The next morning, my mother asked, “Did you like the
Dinesen?”
“It was all right,” I mumbled, and handed Laurel her cup of
coffee.
“Poor baroness,” my mother said, “dying of syphilis.”
“That’s what she gets for her destiny: loving a man.”
“Deborah. Whatever do you mean?”
“And the Nordic races,” I began.
“If you don’t like it, I’ll take it back..”
“It’s your gift to me.”
I put the birthday book on a high shelf beside Lamb's Fairy
Tales, Frazier's Golden Bough, and a purple horror called
Grandmother’s Piece Book, the shelf of pariah books.
▼▪▲
My other mother, Laurel, did not place her trust in
literature.
She believed in improvement. And so, the exercycle in her
bedroom, the odd diets, the year she paid for me to be fitted with
Murray Space shoes. New England practical, she sewed for me, and
I still remember some of the garments she made. She took me to
concerts and performances: José Limón, Israeli dancers, the
Weavers at Carnegie Hall, string quartets, Ravi Shankar. She took
me to my first serious play, by Langston Hughes. She and my
mother went to movies that I gathered were grim but important:
Stalag 17, The Man with the Golden Arm.
As her sweet sixteen birthday present, Laurel took me to a
midnight Billie Holiday concert at Loew's Sheridan Square. It was
one of Holiday's last concerts. We sat suspended above the stage
in the loge. Half an hour before curtain time, the house was full.
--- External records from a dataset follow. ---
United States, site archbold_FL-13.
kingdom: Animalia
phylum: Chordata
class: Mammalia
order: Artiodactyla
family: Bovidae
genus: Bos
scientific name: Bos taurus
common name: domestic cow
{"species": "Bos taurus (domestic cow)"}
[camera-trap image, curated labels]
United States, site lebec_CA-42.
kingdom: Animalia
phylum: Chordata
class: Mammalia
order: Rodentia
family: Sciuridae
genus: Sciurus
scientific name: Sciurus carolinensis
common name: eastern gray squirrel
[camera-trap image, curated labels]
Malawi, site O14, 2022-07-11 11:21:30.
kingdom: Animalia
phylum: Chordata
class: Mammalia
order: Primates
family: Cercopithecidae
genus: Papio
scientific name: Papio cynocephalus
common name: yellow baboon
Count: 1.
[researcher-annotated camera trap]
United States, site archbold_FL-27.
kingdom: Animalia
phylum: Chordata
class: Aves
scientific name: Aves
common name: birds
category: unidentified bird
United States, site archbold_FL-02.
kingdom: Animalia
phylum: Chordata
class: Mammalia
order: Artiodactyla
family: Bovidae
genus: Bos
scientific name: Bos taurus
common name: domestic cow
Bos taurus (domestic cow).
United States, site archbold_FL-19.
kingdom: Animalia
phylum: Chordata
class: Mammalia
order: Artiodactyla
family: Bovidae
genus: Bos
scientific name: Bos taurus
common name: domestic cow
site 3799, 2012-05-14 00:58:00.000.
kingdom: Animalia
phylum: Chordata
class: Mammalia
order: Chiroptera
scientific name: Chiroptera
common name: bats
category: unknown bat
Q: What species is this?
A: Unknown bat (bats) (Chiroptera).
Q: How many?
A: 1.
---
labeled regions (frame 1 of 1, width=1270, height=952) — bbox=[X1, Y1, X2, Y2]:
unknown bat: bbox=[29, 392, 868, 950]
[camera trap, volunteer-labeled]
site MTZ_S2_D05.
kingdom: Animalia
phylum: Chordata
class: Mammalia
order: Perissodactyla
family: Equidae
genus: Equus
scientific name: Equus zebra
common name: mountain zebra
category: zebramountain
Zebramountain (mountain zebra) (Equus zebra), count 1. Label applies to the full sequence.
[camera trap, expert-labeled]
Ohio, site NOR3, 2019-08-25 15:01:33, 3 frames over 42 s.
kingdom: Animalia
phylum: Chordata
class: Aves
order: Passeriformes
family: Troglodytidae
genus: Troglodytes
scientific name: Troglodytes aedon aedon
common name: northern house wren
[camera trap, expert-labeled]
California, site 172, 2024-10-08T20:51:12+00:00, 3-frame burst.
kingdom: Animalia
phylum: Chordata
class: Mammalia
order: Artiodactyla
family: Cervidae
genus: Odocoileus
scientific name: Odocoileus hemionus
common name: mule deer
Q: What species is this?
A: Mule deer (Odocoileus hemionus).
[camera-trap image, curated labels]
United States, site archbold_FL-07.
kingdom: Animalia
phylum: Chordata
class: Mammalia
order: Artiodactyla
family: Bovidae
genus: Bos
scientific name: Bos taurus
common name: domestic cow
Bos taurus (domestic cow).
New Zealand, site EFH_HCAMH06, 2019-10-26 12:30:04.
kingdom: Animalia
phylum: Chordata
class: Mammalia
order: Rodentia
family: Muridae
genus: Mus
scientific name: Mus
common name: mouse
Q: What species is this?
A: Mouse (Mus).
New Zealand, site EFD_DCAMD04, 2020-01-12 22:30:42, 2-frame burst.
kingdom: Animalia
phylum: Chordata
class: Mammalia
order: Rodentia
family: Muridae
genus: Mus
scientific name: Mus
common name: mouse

Laurel waved to friends. There were black people, white people.
From this same spot, my mother, Laurel and I had seen a
movie about the Mau Mau. After the movie, the adults had to
explain clitoridectomy to me. Anything America spewed out about
Africa, from King Solomon's Mines to the humblest documentary,
Laurel had seen, a lonely quest in which I was often included.
Once, she had bought dried grasshoppers and eaten one or two,
because the people of the Kalahari ate them. One happy year, for
her birthday, we found a small African thumb piano, a kalimba, in
the back of a store on East Eighth Street. Laurel put the kalimba
on the shelf beside the mahogany turtle and the nut carved into
the face of a woman. At night, sometimes I thought I heard her
playing it, rippling trills of music.
Half an hour after the announced curtain, Holiday had not
appeared. I was keyed up, wearing a new shirtwaist in a grown-up
brown. "Your eyes look gorgeous with that brown," Laurel had said
when she held the bolt of fabric against my cheek. I could smell my
Tangee lipstick, fruity as the Dots candies I was eating from a box.
Laurel pulled the candy from my hand and urged, "Shhh." Behind
us, a man said, "I'll tell my grandchildren about this."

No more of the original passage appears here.